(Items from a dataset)
:::

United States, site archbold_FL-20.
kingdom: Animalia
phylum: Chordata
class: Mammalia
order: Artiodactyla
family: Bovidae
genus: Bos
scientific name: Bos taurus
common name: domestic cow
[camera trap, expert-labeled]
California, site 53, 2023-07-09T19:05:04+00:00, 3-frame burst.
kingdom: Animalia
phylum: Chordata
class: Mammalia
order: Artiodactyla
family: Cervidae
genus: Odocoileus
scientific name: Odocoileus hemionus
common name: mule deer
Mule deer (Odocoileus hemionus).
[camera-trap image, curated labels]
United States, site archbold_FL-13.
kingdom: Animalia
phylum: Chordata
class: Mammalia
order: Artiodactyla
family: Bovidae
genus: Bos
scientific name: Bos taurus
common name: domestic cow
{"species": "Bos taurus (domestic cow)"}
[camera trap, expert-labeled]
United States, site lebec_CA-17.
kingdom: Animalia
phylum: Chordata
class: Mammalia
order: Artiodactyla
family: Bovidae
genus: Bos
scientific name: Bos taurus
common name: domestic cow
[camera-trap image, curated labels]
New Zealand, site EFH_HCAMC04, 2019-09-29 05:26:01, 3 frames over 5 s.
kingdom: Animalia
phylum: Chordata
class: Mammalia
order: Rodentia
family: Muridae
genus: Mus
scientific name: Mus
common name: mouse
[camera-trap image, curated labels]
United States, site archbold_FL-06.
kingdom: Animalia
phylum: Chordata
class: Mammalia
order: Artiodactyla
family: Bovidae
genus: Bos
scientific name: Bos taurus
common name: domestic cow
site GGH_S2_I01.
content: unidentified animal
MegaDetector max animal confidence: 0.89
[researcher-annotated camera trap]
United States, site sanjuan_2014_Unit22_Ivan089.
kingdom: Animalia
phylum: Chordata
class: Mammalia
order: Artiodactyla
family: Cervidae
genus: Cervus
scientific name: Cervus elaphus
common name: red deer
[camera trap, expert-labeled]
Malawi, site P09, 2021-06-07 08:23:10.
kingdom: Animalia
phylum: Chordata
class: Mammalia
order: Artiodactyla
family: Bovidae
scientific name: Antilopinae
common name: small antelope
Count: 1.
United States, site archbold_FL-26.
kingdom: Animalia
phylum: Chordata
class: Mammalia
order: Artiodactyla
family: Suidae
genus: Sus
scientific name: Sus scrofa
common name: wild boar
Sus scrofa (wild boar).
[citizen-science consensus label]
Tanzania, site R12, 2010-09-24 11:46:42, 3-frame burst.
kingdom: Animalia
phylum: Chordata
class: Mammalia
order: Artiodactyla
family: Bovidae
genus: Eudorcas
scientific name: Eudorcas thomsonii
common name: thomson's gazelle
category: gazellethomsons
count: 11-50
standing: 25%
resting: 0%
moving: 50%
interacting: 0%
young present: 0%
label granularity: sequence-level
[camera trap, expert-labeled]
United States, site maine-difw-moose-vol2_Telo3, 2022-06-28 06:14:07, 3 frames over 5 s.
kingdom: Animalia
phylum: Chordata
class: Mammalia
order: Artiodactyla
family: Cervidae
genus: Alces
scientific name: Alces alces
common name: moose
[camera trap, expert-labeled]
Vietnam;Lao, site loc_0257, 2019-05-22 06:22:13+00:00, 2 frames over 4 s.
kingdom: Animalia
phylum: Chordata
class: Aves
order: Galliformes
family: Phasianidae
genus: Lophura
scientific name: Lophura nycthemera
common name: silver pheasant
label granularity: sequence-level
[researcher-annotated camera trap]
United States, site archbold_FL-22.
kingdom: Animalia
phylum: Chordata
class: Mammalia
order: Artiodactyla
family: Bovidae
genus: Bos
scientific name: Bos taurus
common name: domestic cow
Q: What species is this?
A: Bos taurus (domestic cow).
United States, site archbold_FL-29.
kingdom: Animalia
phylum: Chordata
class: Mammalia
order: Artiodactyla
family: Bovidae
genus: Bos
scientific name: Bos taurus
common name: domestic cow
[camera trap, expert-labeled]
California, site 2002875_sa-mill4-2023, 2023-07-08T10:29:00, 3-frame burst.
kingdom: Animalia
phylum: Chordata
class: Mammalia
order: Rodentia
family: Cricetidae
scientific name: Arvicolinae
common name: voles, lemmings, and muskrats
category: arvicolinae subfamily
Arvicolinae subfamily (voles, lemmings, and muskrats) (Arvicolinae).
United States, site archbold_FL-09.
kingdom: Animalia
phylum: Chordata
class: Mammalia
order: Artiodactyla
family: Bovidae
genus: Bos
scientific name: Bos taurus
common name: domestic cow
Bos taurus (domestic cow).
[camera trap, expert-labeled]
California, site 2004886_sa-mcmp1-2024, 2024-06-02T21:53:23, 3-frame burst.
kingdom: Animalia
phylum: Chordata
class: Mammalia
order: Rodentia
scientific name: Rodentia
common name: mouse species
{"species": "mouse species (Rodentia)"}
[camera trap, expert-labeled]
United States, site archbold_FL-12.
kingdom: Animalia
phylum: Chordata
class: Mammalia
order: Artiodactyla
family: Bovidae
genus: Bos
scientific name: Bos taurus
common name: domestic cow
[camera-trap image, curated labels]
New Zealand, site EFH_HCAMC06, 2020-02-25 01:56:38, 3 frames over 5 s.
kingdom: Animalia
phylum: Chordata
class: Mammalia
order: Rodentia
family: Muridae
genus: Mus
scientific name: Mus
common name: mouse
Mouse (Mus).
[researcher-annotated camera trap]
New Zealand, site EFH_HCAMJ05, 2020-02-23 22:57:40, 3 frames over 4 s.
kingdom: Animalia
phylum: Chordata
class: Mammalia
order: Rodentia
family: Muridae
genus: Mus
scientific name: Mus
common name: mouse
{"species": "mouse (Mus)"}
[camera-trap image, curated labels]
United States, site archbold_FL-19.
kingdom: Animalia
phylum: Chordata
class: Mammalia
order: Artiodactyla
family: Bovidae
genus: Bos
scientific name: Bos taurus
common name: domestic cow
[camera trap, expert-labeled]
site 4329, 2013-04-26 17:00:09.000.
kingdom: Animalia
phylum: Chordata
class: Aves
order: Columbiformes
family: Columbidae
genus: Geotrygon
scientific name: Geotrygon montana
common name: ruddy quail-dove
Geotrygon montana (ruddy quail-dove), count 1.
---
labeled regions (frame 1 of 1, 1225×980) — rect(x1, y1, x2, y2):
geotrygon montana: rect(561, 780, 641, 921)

:::

**Problem to work on**.
Note every line of the entries in which "Zealand" appears, and copy it down.

**Result below**.
New Zealand, site EFH_HCAMC04, 2019-09-29 05:26:01, 3 frames over 5 s.
New Zealand, site EFH_HCAMC06, 2020-02-25 01:56:38, 3 frames over 5 s.
New Zealand, site EFH_HCAMJ05, 2020-02-23 22:57:40, 3 frames over 4 s.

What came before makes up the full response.